◆ **Task goal**:
Give the entries again exactly, every one of them.

Spatial question records:

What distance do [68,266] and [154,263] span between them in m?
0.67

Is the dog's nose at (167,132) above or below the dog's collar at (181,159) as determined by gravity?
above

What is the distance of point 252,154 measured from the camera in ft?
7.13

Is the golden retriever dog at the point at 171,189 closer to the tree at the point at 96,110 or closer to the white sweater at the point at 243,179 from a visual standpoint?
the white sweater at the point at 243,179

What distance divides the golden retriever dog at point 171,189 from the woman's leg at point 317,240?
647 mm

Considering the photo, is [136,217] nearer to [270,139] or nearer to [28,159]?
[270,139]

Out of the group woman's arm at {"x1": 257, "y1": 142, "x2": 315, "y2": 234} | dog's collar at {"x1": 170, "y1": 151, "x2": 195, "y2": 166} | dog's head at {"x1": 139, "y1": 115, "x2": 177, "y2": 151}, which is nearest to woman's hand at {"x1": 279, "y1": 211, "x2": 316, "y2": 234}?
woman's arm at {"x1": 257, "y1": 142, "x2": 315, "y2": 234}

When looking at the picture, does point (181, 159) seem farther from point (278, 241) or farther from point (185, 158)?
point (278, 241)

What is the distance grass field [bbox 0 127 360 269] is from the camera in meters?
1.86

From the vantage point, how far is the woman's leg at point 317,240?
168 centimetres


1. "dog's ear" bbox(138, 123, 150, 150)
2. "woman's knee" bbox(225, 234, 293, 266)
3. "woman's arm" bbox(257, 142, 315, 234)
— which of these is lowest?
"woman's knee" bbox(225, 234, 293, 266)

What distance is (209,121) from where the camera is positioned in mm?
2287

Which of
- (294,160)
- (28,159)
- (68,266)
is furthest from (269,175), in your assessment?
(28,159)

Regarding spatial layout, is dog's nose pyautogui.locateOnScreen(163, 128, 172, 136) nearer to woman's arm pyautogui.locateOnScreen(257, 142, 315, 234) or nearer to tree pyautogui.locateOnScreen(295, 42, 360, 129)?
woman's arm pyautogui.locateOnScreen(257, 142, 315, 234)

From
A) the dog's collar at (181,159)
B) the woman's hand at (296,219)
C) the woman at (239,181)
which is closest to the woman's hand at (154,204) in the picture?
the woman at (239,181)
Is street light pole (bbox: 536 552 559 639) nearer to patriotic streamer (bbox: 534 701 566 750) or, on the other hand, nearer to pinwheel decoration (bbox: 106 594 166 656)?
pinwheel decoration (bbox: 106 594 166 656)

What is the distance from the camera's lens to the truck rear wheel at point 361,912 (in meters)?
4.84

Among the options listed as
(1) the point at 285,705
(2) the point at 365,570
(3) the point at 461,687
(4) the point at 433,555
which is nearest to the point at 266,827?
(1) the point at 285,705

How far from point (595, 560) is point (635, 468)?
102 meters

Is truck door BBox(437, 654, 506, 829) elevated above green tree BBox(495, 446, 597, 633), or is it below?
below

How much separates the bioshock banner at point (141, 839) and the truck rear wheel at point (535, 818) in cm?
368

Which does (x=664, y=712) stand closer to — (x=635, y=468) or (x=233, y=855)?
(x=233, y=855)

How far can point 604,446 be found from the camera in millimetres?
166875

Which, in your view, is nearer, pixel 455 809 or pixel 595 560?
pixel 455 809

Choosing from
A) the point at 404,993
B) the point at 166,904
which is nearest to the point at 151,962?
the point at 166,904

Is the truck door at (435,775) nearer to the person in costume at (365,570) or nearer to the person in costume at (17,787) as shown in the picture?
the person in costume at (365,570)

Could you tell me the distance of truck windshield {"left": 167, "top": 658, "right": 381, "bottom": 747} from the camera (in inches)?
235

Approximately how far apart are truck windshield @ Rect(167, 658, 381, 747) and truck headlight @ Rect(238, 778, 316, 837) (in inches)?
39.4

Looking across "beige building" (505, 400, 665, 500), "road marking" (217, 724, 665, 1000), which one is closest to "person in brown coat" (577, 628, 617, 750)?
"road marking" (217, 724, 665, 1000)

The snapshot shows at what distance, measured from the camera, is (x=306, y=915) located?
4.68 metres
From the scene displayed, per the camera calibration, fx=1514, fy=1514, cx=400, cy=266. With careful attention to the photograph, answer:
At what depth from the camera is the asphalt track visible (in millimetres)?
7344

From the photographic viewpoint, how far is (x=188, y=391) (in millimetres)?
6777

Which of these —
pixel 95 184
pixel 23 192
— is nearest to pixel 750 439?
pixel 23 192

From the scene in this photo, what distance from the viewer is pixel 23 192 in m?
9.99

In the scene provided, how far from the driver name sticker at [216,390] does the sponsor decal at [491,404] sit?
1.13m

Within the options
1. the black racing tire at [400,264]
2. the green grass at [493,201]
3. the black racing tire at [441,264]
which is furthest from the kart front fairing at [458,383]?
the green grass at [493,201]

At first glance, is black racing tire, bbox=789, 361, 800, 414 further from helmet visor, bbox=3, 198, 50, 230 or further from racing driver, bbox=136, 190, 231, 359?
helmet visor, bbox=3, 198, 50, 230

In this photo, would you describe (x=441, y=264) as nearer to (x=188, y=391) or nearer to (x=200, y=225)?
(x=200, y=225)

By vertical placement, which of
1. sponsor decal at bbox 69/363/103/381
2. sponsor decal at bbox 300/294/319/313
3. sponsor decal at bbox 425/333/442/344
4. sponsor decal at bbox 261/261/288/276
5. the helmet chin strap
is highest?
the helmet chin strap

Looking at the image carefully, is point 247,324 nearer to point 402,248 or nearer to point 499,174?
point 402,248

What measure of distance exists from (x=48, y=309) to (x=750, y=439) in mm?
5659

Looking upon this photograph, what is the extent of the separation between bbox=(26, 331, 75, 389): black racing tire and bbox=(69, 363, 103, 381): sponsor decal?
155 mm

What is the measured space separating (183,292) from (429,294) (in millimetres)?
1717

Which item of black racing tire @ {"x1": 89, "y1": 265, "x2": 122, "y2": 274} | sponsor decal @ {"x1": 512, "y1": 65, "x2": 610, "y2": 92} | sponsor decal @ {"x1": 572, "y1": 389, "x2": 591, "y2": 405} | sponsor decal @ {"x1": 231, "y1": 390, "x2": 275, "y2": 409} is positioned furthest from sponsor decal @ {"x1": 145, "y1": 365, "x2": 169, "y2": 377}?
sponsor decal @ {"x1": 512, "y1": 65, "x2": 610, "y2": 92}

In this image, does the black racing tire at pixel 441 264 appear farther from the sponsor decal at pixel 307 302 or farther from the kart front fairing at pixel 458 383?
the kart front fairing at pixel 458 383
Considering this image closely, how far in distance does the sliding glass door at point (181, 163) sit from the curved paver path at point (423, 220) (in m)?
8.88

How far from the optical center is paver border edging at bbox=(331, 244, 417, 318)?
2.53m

◆ **Answer to the task**:
What distance do [68,266] and [154,263] span between them in m?
0.67

Is the dog's nose at (167,132) above or below the dog's collar at (181,159) as determined by gravity?
above

What is the distance of point 252,154 measured from the camera in ft?
7.13

Is the golden retriever dog at the point at 171,189 closer to the tree at the point at 96,110 or closer to the white sweater at the point at 243,179 from a visual standpoint?
the white sweater at the point at 243,179

What distance divides the golden retriever dog at point 171,189 from the woman's leg at point 317,240?
647 mm

Considering the photo, is [136,217] nearer to [270,139] or nearer to [28,159]?
[270,139]

Out of the group woman's arm at {"x1": 257, "y1": 142, "x2": 315, "y2": 234} | dog's collar at {"x1": 170, "y1": 151, "x2": 195, "y2": 166} | dog's head at {"x1": 139, "y1": 115, "x2": 177, "y2": 151}, which is nearest to woman's hand at {"x1": 279, "y1": 211, "x2": 316, "y2": 234}?
woman's arm at {"x1": 257, "y1": 142, "x2": 315, "y2": 234}

When looking at the picture, does point (181, 159) seem farther from point (278, 241) or farther from point (185, 158)?
point (278, 241)

What is the distance grass field [bbox 0 127 360 269] is from the camera in meters?
1.86

From the vantage point, how far is the woman's leg at point 317,240?
168 centimetres


1. "dog's ear" bbox(138, 123, 150, 150)
2. "woman's knee" bbox(225, 234, 293, 266)
3. "woman's arm" bbox(257, 142, 315, 234)
— which of these is lowest?
"woman's knee" bbox(225, 234, 293, 266)

What distance is (209,121) from where the camera is positioned in mm?
2287

Which of
- (294,160)
- (28,159)
- (68,266)
is furthest from (269,175), in your assessment?
(28,159)

Regarding spatial layout, is dog's nose pyautogui.locateOnScreen(163, 128, 172, 136) nearer to woman's arm pyautogui.locateOnScreen(257, 142, 315, 234) or nearer to tree pyautogui.locateOnScreen(295, 42, 360, 129)?
woman's arm pyautogui.locateOnScreen(257, 142, 315, 234)

From
A) the dog's collar at (181,159)
B) the woman's hand at (296,219)
C) the woman at (239,181)
which is closest to the woman's hand at (154,204) in the picture?
the woman at (239,181)
Is street light pole (bbox: 536 552 559 639) nearer to patriotic streamer (bbox: 534 701 566 750) or, on the other hand, nearer to pinwheel decoration (bbox: 106 594 166 656)?
pinwheel decoration (bbox: 106 594 166 656)

What is the distance from the camera's lens to the truck rear wheel at point 361,912 (in meters)?
4.84

Among the options listed as
(1) the point at 285,705
(2) the point at 365,570
(3) the point at 461,687
(4) the point at 433,555
which is nearest to the point at 266,827?
(1) the point at 285,705

How far from point (595, 560) is point (635, 468)?
102 meters

Is truck door BBox(437, 654, 506, 829) elevated above green tree BBox(495, 446, 597, 633), or is it below?
below

How much separates the bioshock banner at point (141, 839) and the truck rear wheel at point (535, 818) in cm?
368

Which does (x=664, y=712) stand closer to — (x=635, y=468) or (x=233, y=855)?
(x=233, y=855)

How far can point 604,446 be found from the camera in millimetres?
166875

Which, in your view, is nearer, pixel 455 809 or pixel 595 560?
pixel 455 809

Choosing from
A) the point at 404,993
B) the point at 166,904
which is nearest to the point at 151,962?
the point at 166,904

Is the truck door at (435,775) nearer to the person in costume at (365,570) or nearer to the person in costume at (17,787) as shown in the picture?
the person in costume at (365,570)

Could you tell me the distance of truck windshield {"left": 167, "top": 658, "right": 381, "bottom": 747} from the camera (in inches)?
235

Approximately how far apart are truck windshield @ Rect(167, 658, 381, 747) and truck headlight @ Rect(238, 778, 316, 837) (in inches)?
39.4

Looking across "beige building" (505, 400, 665, 500), "road marking" (217, 724, 665, 1000), which one is closest to "person in brown coat" (577, 628, 617, 750)?
"road marking" (217, 724, 665, 1000)

The snapshot shows at what distance, measured from the camera, is (x=306, y=915) located?
4.68 metres
From the scene displayed, per the camera calibration, fx=1514, fy=1514, cx=400, cy=266. With careful attention to the photograph, answer:
At what depth from the camera is the asphalt track visible (in millimetres)?
7344

From the photographic viewpoint, how far is (x=188, y=391) (in millimetres)?
6777

Which of these —
pixel 95 184
pixel 23 192
— is nearest to pixel 750 439?
pixel 23 192

From the scene in this photo, what distance from the viewer is pixel 23 192 in m?
9.99

In the scene provided, how far from the driver name sticker at [216,390] does the sponsor decal at [491,404] sit?
1.13m

Within the options
1. the black racing tire at [400,264]
2. the green grass at [493,201]
3. the black racing tire at [441,264]
which is furthest from the kart front fairing at [458,383]?
the green grass at [493,201]

At first glance, is black racing tire, bbox=789, 361, 800, 414 further from helmet visor, bbox=3, 198, 50, 230 or further from racing driver, bbox=136, 190, 231, 359?
helmet visor, bbox=3, 198, 50, 230

In this photo, would you describe (x=441, y=264) as nearer to (x=188, y=391) or nearer to (x=200, y=225)?
(x=200, y=225)

By vertical placement, which of
1. sponsor decal at bbox 69/363/103/381
2. sponsor decal at bbox 300/294/319/313
3. sponsor decal at bbox 425/333/442/344
4. sponsor decal at bbox 261/261/288/276
5. the helmet chin strap
is highest?
the helmet chin strap

Looking at the image carefully, is point 247,324 nearer to point 402,248 or nearer to point 499,174?
point 402,248

What measure of distance exists from (x=48, y=309) to (x=750, y=439) in mm?
5659

Looking upon this photograph, what is the extent of the separation between bbox=(26, 331, 75, 389): black racing tire and bbox=(69, 363, 103, 381): sponsor decal?
155 mm

What is the measured space separating (183,292) from (429,294) (in millimetres)?
1717

Which item of black racing tire @ {"x1": 89, "y1": 265, "x2": 122, "y2": 274} | sponsor decal @ {"x1": 512, "y1": 65, "x2": 610, "y2": 92} | sponsor decal @ {"x1": 572, "y1": 389, "x2": 591, "y2": 405} | sponsor decal @ {"x1": 231, "y1": 390, "x2": 275, "y2": 409} is positioned furthest from sponsor decal @ {"x1": 145, "y1": 365, "x2": 169, "y2": 377}?
sponsor decal @ {"x1": 512, "y1": 65, "x2": 610, "y2": 92}

In this image, does the black racing tire at pixel 441 264 appear farther from the sponsor decal at pixel 307 302 or farther from the kart front fairing at pixel 458 383?
the kart front fairing at pixel 458 383
Considering this image closely, how far in distance does the sliding glass door at point (181, 163) sit from the curved paver path at point (423, 220) (in m)?
8.88

How far from the optical center is paver border edging at bbox=(331, 244, 417, 318)?
2.53m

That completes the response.